Party-related activities. "Socializing," "nightlife," or "wine tasting" (unless in the food and beverage industry) can send the wrong signal.
How to Format the Interests Section
Formatting matters. A well-structured hobbies section takes up minimal space while still making an impression. Here are the rules:
Label it "Interests" or "Interests & Activities." Avoid "Hobbies" as a section header. "Interests" sounds more professional and covers a broader range.
Place it last. After experience, education, and skills. It should never push more important sections down.
Keep it to 1-2 lines. List 4-6 specific interests, comma-separated. That is enough to spark a conversation without wasting space.
Be specific. "Long-distance trail running" is better than "running." "Contributing to React open-source libraries" is better than "coding."
Skip the descriptions. Unlike your experience bullets, hobbies do not need context or metrics. Just list them.
Strong vs. Weak Hobby Sections
Weak Example
Hobbies
Reading, traveling, cooking, watching movies, listening to music, spending time with friends and family
This tells the recruiter nothing. These are universal activities, not distinguishing interests. The label "Hobbies" also feels informal.
Strong Example (Entry-Level Software Engineer)
Interests
Open-source contributor (React ecosystem), competitive programming (LeetCode top 5%), chess (FIDE-rated), trail running
Every item signals something relevant: technical initiative, problem-solving ability, strategic thinking, and discipline. The specifics (React ecosystem, top 5%, FIDE-rated) make each one credible.

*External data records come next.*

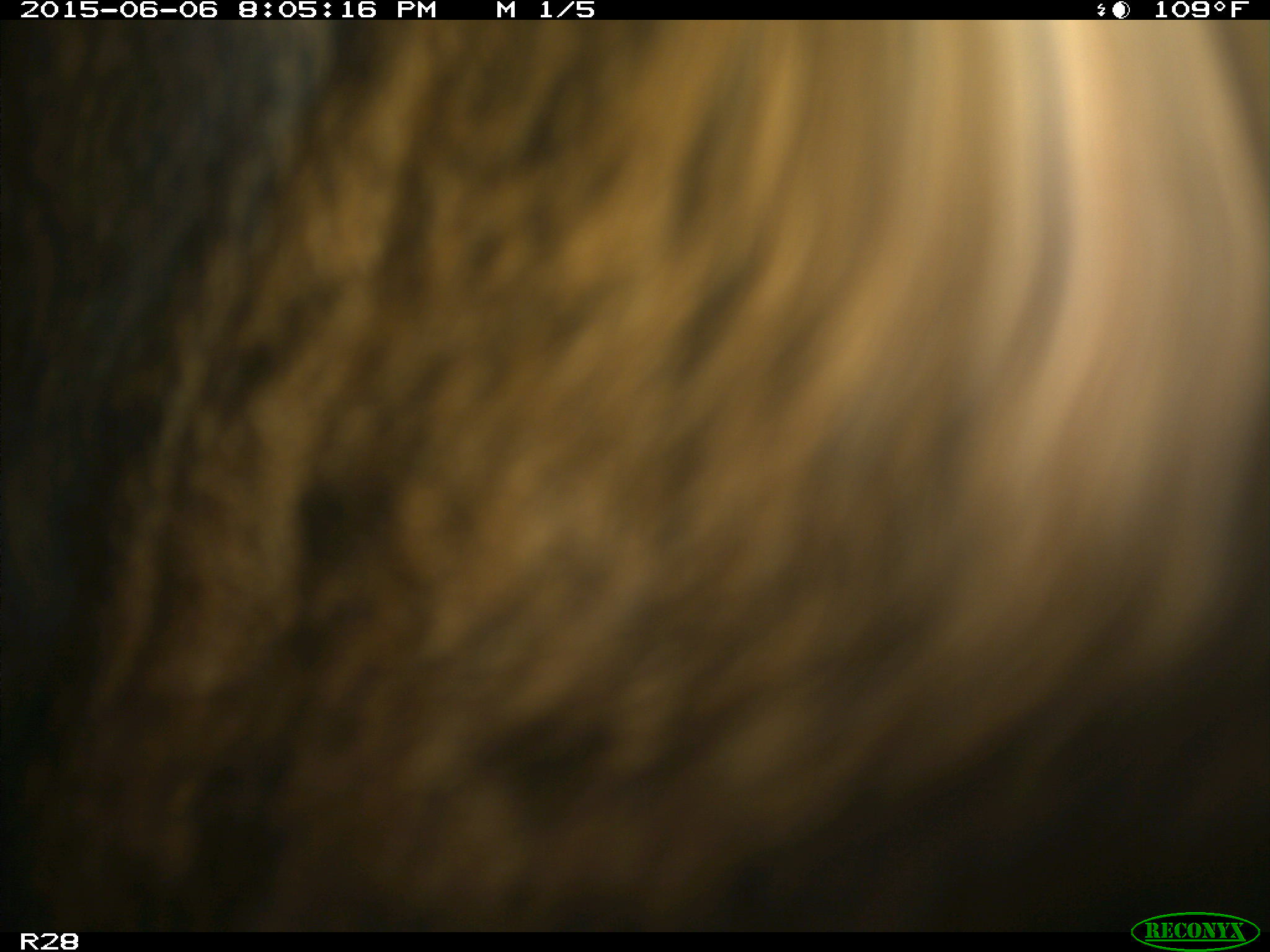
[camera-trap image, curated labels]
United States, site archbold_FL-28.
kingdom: Animalia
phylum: Chordata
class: Mammalia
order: Artiodactyla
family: Bovidae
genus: Bos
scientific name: Bos taurus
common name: domestic cow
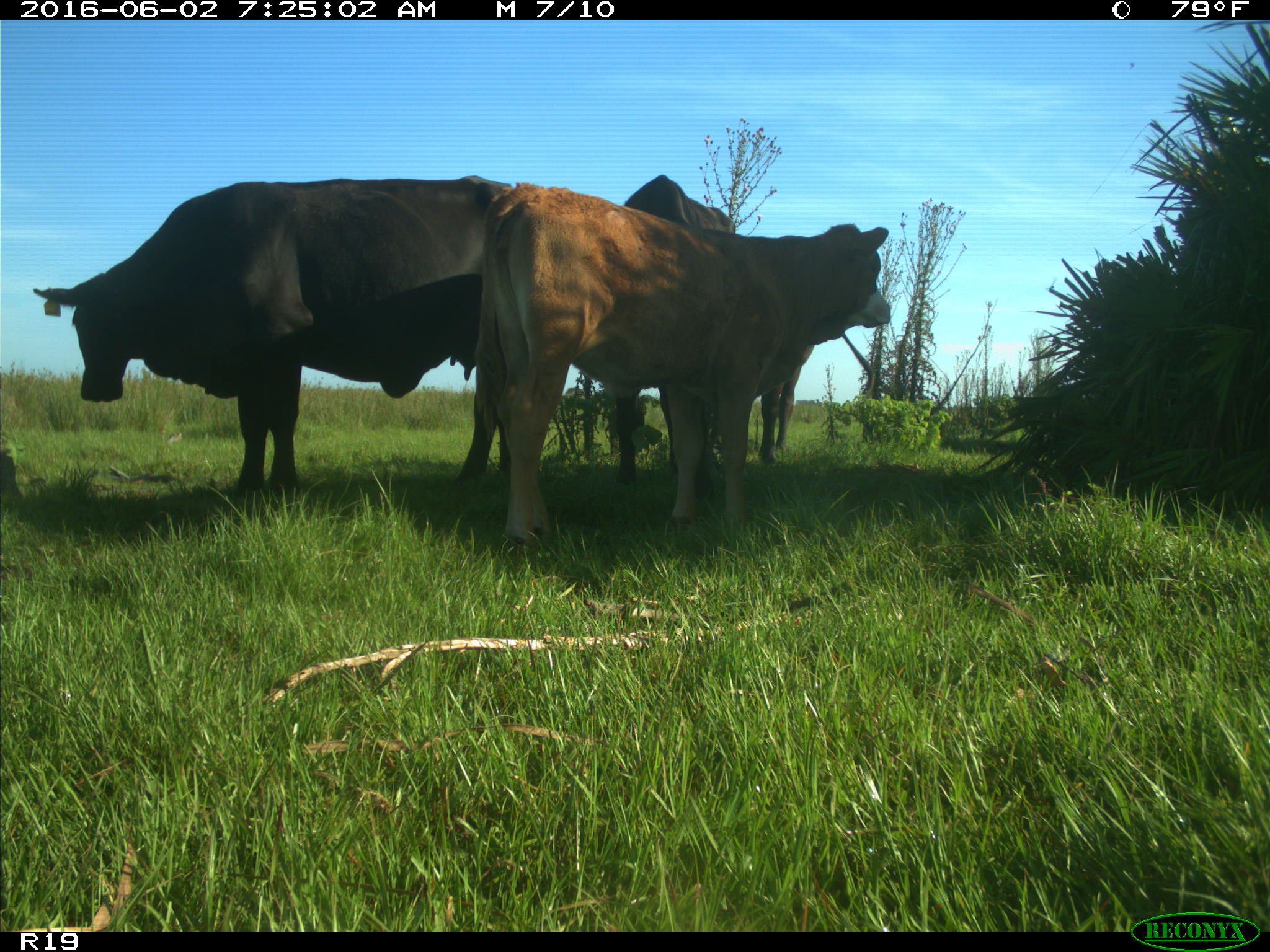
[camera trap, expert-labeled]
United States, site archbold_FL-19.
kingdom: Animalia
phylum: Chordata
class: Mammalia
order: Artiodactyla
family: Bovidae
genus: Bos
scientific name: Bos taurus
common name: domestic cow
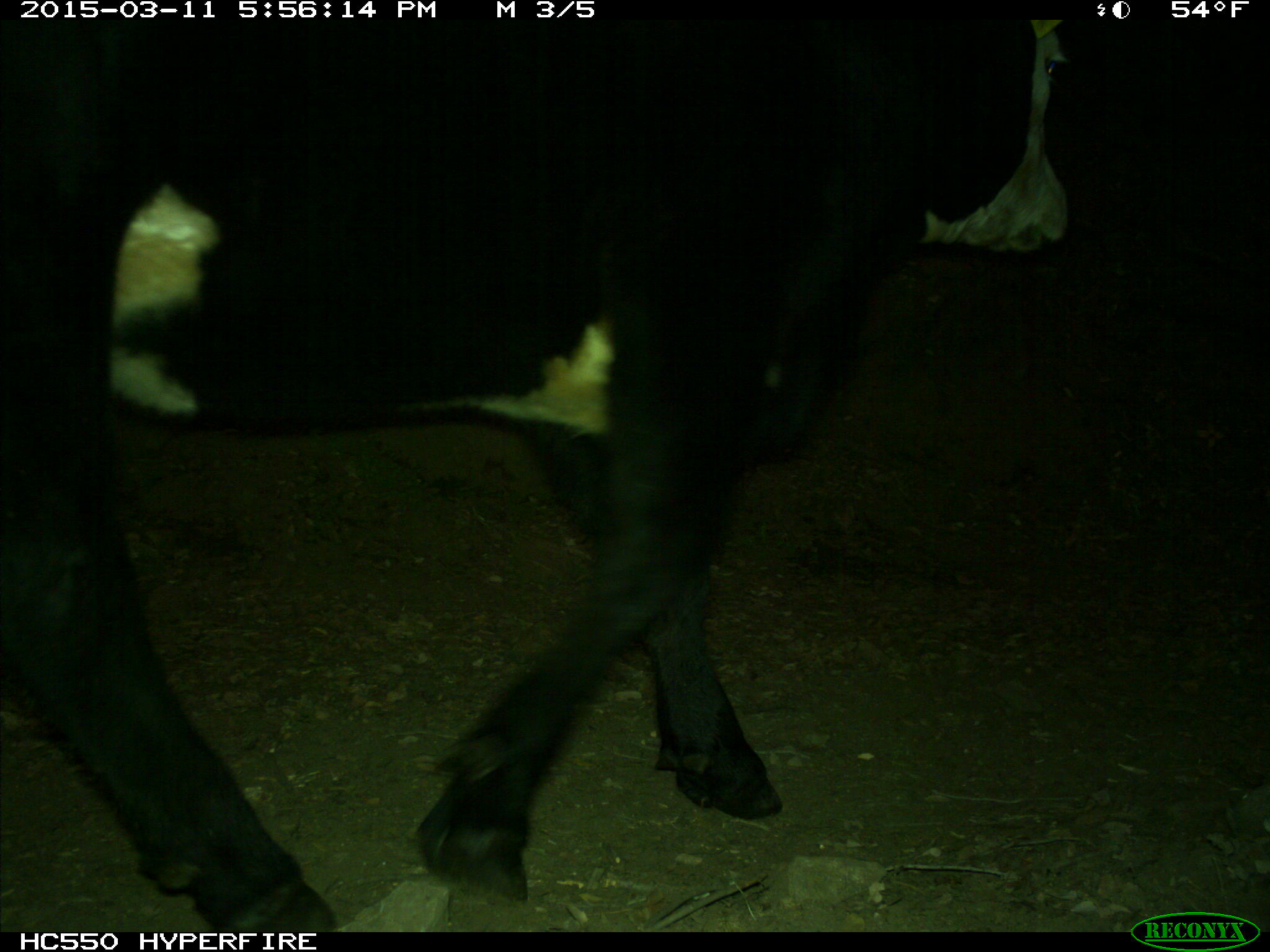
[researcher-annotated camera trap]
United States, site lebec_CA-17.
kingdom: Animalia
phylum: Chordata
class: Mammalia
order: Artiodactyla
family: Bovidae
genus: Bos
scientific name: Bos taurus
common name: domestic cow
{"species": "Bos taurus (domestic cow)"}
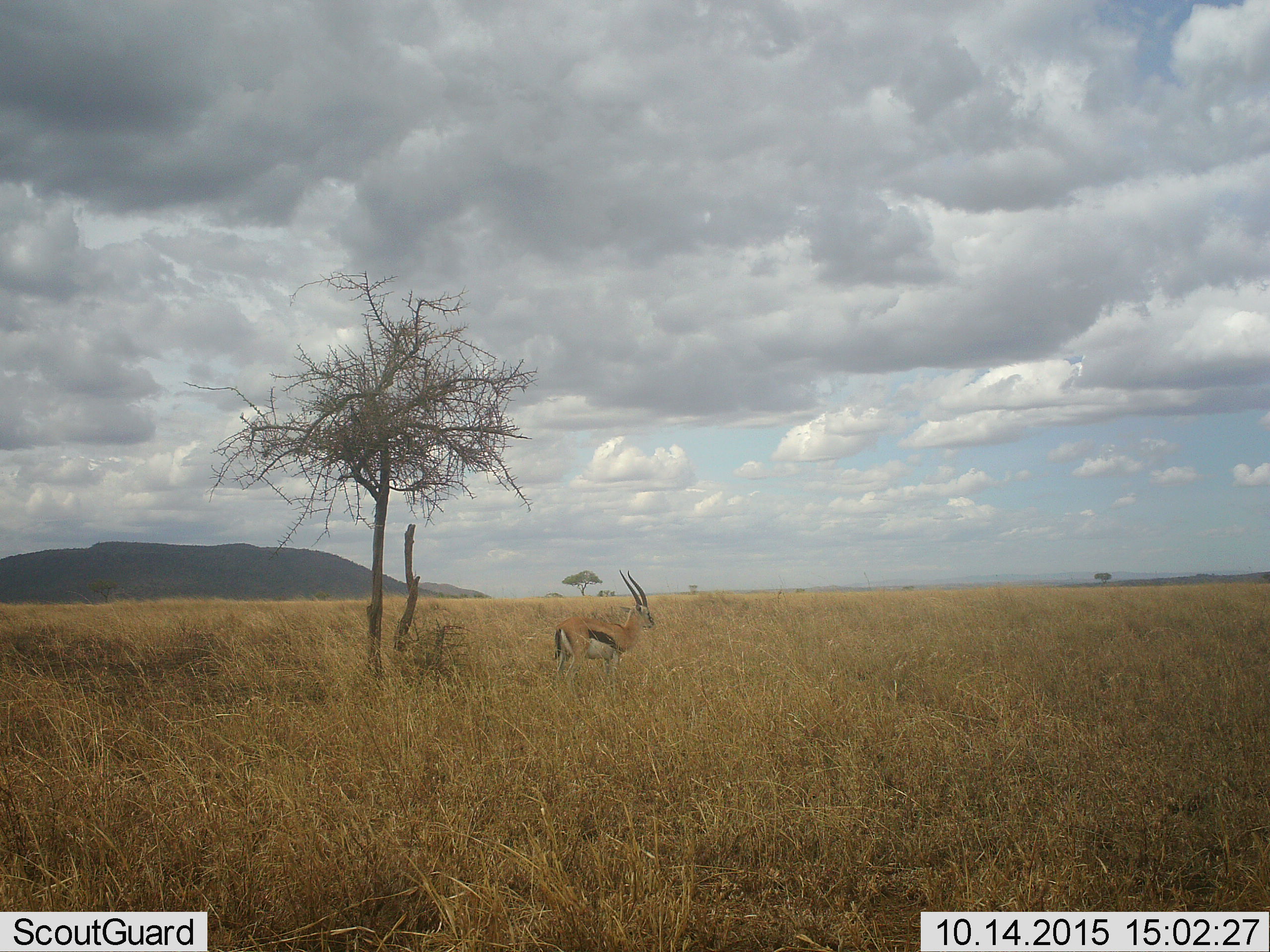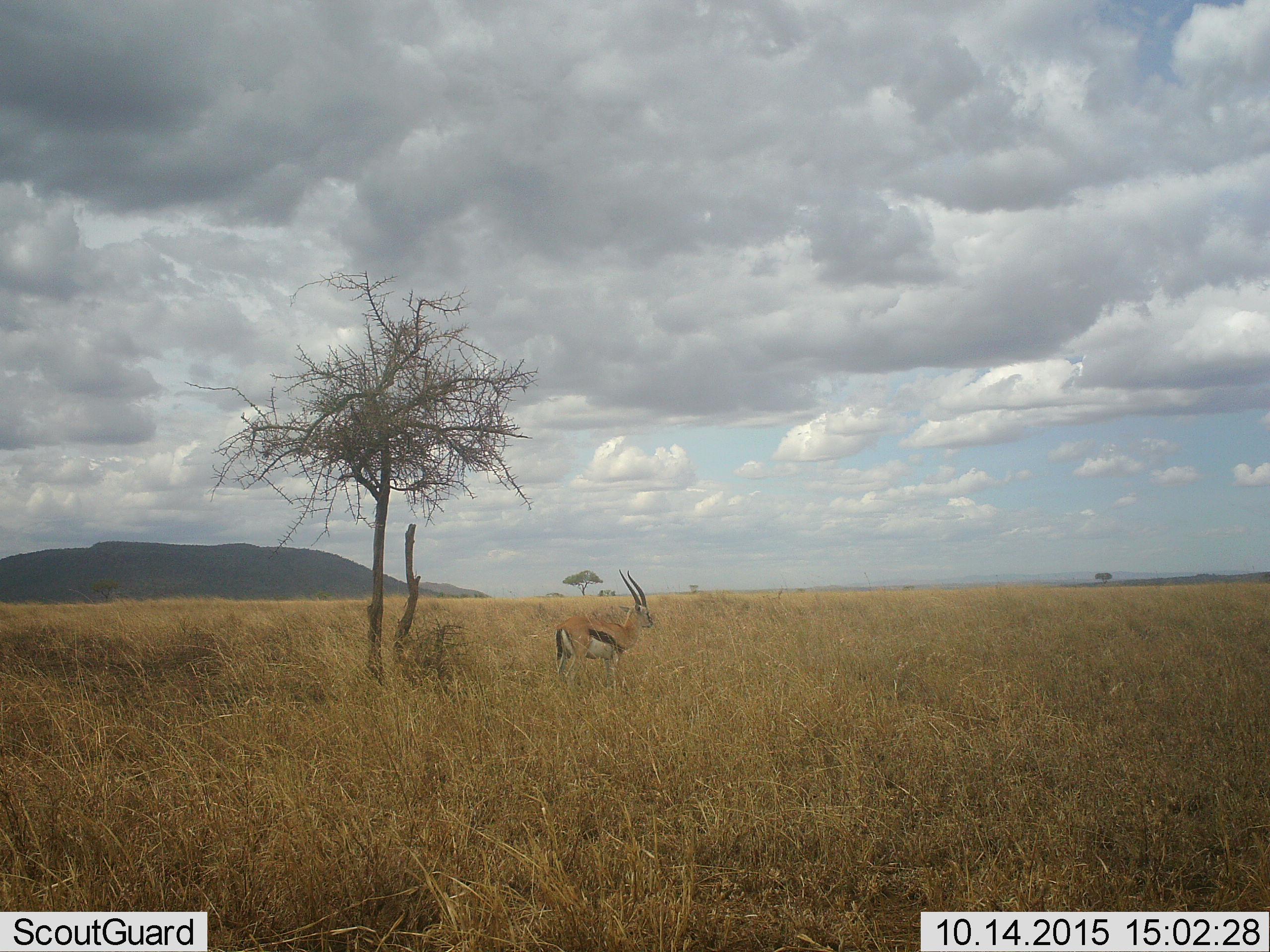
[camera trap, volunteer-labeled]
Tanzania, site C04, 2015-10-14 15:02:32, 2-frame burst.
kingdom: Animalia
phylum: Chordata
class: Mammalia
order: Artiodactyla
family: Bovidae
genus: Eudorcas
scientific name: Eudorcas thomsonii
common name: thomson's gazelle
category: gazellethomsons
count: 1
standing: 100%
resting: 7%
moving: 0%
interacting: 0%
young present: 0%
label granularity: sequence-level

Strong Example (Marketing Coordinator)
Interests
Travel photography (Instagram, 3K+ followers), co-host of a local storytelling podcast, volunteer marketing for animal rescue nonprofit, recreational volleyball league
Each hobby reinforces marketing-relevant skills: visual content creation, audio production, nonprofit marketing experience, and teamwork. The follower count and specifics add credibility without bragging.
Industry-Specific Advice
| Industry |
Include Hobbies? |
Best Options |
| Tech / Startups |
Yes, if entry-level |
Open-source projects, hackathons, coding challenges, tech meetup organizing |
| Design / Creative |
Yes |
Photography, illustration, typography projects, museum volunteering |
| Finance / Consulting |
Only if distinctive |
Competitive athletics, chess, debate, CFA study groups |
| Marketing / Sales |
Yes |
Podcasting, blogging, community building, public speaking |
| Healthcare / Legal |
Rarely |
Volunteering, medical mission trips, pro bono legal work |
| Education |
Yes |
Tutoring, coaching, curriculum-related clubs, educational content creation |
| Government / Defense |
No |
Focus on clearances, certifications, and measurable outcomes instead |
The general rule: the more culture and personality matter to the hiring process, the more valuable hobbies become. The more credential-driven and formal the industry, the less they matter.
If you decide to include hobbies, make sure the rest of your resume is already strong. Start with a compelling summary (see our resume summary examples), nail the skills section, and quantify your experience bullets with real metrics. Then add hobbies as the finishing touch, not the foundation.